Last Updated on 2nd October 2020 by Sophie Nadeau
A magical town characterised by its historic port, cobbled medieval lanes, and wealth of timber-framed houses which are constructed in the typical Breton style, Dinan is a must-see on any visit to Brittany. But despite being one of the most popular towns to visit in the region, there remain a wealth of hidden gems worth discovering. Here’s your guide to the best of secret spots in Dinan.
If you’ve never heard of Dinan before, then it’s about time you did. The town can be found around a forty-five minute drive away from the equally charming walled town of Saint-Malo and is best-known for its well-preserved medieval ramparts, castle complete with 14th-century keep, and Gothic-style built Saint Malo church.
Hôtel du Château Dinan
Of course, if you’ve ever heard anything about French Literature, you’ll no doubt have heard of Victor Hugo, a man who once resided in Paris’ Place des Vosges and who quite literally wrote Notre Dame de Paris (The Hunchback of Notre Dame in English) to save Notre Dame from demolition during the 19th-century.
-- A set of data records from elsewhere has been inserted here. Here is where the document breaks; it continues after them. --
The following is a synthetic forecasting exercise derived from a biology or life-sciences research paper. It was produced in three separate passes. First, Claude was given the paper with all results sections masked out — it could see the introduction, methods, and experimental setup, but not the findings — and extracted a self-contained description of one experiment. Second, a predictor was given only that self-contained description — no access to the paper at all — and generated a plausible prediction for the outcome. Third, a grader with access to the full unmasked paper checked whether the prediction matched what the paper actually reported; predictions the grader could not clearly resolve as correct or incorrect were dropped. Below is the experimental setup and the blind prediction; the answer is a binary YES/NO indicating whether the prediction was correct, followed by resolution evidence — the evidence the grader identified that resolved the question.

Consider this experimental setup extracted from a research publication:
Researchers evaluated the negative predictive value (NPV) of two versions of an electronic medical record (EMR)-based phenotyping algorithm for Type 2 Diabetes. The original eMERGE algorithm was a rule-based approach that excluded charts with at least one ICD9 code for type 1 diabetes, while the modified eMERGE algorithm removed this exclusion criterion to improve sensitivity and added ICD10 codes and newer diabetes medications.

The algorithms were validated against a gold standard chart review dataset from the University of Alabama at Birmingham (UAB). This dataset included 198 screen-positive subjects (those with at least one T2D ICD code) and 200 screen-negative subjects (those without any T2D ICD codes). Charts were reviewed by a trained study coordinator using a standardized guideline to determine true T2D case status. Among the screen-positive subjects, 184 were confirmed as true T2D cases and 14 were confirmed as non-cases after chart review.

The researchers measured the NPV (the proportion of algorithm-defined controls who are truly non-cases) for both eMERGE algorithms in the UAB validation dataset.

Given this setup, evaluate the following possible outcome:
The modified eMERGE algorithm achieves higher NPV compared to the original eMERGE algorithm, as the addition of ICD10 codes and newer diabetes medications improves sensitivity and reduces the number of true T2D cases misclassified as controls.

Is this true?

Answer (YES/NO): NO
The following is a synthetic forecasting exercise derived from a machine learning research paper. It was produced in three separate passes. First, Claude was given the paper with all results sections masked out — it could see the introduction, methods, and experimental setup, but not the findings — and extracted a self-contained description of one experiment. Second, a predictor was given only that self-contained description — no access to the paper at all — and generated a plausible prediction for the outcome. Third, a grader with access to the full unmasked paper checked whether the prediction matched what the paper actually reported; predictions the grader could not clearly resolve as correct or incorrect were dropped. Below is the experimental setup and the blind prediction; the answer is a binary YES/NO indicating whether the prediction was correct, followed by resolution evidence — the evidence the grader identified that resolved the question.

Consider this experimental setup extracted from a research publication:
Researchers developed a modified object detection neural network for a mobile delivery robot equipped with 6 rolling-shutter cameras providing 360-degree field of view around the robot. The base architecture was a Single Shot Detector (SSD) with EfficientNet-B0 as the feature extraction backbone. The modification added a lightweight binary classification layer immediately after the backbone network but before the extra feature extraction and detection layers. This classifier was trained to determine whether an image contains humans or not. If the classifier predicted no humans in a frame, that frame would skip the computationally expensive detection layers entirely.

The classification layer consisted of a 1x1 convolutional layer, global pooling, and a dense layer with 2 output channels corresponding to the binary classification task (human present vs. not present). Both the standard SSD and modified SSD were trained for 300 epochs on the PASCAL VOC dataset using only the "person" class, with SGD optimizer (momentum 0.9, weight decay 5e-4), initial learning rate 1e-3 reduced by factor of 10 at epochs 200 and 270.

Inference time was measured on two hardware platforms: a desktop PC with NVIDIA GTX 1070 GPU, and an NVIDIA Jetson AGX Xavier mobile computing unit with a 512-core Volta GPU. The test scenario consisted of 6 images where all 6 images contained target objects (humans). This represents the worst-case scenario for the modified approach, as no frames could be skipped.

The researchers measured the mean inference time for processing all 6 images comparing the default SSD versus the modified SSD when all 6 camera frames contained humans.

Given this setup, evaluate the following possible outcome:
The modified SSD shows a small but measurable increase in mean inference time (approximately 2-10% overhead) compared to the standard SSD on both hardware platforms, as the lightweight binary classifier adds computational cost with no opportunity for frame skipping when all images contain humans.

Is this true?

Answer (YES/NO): YES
Well, the one and the same acclaimed French author once visited Dinan and a plaque on the side of the hotel where he stayed for two nights in 1836 commemorates this, close to where the tourism office is today and not far away from the town’s Château turned town museum is to be found. Today, the three-star hotel is fairly well reviewed and you can book a stay for yourself.
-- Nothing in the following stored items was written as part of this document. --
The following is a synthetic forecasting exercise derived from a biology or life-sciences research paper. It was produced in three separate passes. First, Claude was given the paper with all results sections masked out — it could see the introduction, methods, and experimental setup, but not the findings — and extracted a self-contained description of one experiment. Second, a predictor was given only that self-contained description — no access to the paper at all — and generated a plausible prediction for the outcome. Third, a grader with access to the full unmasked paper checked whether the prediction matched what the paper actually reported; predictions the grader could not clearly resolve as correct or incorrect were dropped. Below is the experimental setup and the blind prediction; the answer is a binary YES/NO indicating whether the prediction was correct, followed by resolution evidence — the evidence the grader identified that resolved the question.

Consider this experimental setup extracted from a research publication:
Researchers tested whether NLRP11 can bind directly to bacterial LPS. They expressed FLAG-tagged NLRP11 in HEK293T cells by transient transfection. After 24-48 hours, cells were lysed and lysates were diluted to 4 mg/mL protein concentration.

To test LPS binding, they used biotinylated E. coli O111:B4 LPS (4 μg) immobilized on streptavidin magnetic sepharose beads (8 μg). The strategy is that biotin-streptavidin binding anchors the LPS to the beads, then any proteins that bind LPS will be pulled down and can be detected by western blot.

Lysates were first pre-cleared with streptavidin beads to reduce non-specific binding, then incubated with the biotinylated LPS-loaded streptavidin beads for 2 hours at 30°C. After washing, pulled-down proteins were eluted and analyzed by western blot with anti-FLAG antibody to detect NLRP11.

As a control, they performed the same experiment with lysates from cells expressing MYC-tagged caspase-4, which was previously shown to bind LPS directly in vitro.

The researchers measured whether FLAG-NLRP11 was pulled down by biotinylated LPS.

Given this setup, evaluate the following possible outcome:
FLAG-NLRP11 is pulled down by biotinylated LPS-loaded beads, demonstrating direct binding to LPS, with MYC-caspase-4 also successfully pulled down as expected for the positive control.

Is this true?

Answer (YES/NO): YES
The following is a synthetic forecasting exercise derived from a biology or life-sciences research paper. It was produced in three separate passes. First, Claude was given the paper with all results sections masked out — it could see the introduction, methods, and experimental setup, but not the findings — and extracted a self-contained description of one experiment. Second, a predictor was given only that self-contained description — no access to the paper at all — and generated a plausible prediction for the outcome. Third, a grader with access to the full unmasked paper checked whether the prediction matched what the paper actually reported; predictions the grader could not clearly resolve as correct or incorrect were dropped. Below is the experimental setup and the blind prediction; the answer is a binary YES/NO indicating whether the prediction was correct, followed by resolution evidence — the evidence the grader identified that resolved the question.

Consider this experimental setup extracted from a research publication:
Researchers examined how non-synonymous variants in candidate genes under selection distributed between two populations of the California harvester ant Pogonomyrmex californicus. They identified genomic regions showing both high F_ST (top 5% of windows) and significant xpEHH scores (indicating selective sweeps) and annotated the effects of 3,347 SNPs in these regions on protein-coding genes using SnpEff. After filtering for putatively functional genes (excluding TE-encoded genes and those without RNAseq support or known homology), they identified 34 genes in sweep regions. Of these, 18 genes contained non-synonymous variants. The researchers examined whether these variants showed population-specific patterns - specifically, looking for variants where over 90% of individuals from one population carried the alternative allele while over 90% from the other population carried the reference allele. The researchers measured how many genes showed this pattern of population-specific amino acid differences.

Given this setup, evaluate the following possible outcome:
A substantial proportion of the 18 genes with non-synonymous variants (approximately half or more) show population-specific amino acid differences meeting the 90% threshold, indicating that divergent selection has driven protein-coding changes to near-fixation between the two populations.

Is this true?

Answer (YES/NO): NO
If secret quaint courtyards are more your thing, then you simply must visit the interior of Hôtel Beaumanoir, which is in the very heart of the historic city centre, not far from Dinan’s basilica. Though the building itself is private, key features of the exterior architecture include Renaissance porch, decorated windows, a hexagonal tower, and a beautiful staircase, all dating from the 16th-century.
L’Auditoire, rue du Jerzual
Around halfway down rue du Jerzual, the steep main medieval street which cuts its way through the rest of the historic city centre and brings visitors right down to the port, along which plenty of charming restaurants are to be found, you’ll soon discover the building of l’Auditoire, which is pretty plain in its architecture.
Right up until the second half of the 17th-century, judges in Dinan would have worked in the clock tower (which still stands to this day). From then until 1827, it was in the auditoire building where justice in Dinan was dispensed.
It’s worth noting that the building was not only used by court officials, but was also shared with the village’s firefighters! Today, the building, with its little courtyard and plain staircase leading up to the front door is one of the most picturesque spots in all of Dinan and is easily one of the most instagrammable locations in Dinan.
One of the most prominent of the timber-framed houses that can be found throughout Dinan, and particularly along the steep rue du Jeruzal is that of the Governor’s House. Constructed in the 15th-century, the house is made up of two buildings and is set over four floors.
While the ground floor is divided into a kitchen, store, and a warehouse, the upper floors consist of individual rooms complete with their own granite fireplaces, sinks, dresser, and cupboards. This would suggest that at, some point or another, the rooms would have been rented on an individual basis as tenements.
Tour de l’Horloge (Clock Tower)
Higgeldy piggedly and easy to spot from all across the walled French city, today visitors can climb the Tour de l’Horloge (clock tower of Dinan) together with a tour guide and for a small fee in order to be rewarded with one of the best views of the best views of Dinan.
The structure itself dates all the way back to the 14th-century to a time when Dinan was controlled by the council of burgesses. Standing at an (impressive for the time) height of 43 metres, the tower would once have been crowned with a watchtower. The clock tower also functioned as Dinan’s town hall right up until the French Revolution.
Portail Renaissance (Renaissance Porch, Saint Malo of Dinan Church)
Welcoming worshippers into the Église Saint-Malo from the South, you can’t miss the stunning Renaissance Porch when visiting the ecclesiastical building. The sculpted porch was constructed during the early 17th-century in a classical style and features fluted columns and scallop designs.
Bouquinerie du Centre (Bookshop)
No guide to the best-kept secrets of Dinan would be complete without the mention of at least a location where you can pick up a great souvenir in the form of a new book to read. Bouquinerie du Centre, as its name would suggest, is situated in the main square of Dinan and boasts a wide selection of books, both new and second-hand. There are even some English titles and plenty of guidebooks to Dinan and its surrounds.
Of particular note is that there are many (and I mean a great many) of crime books (policiers in French) for sale on the left-hand side when you first approach the bookshop. What is particularly interesting about all of these books is that they’re set in the local area and so you get titles such as ‘Mort sur les docks… à Saint-Malo’. Of all the secret spots in Dinan, this is one of my favourites.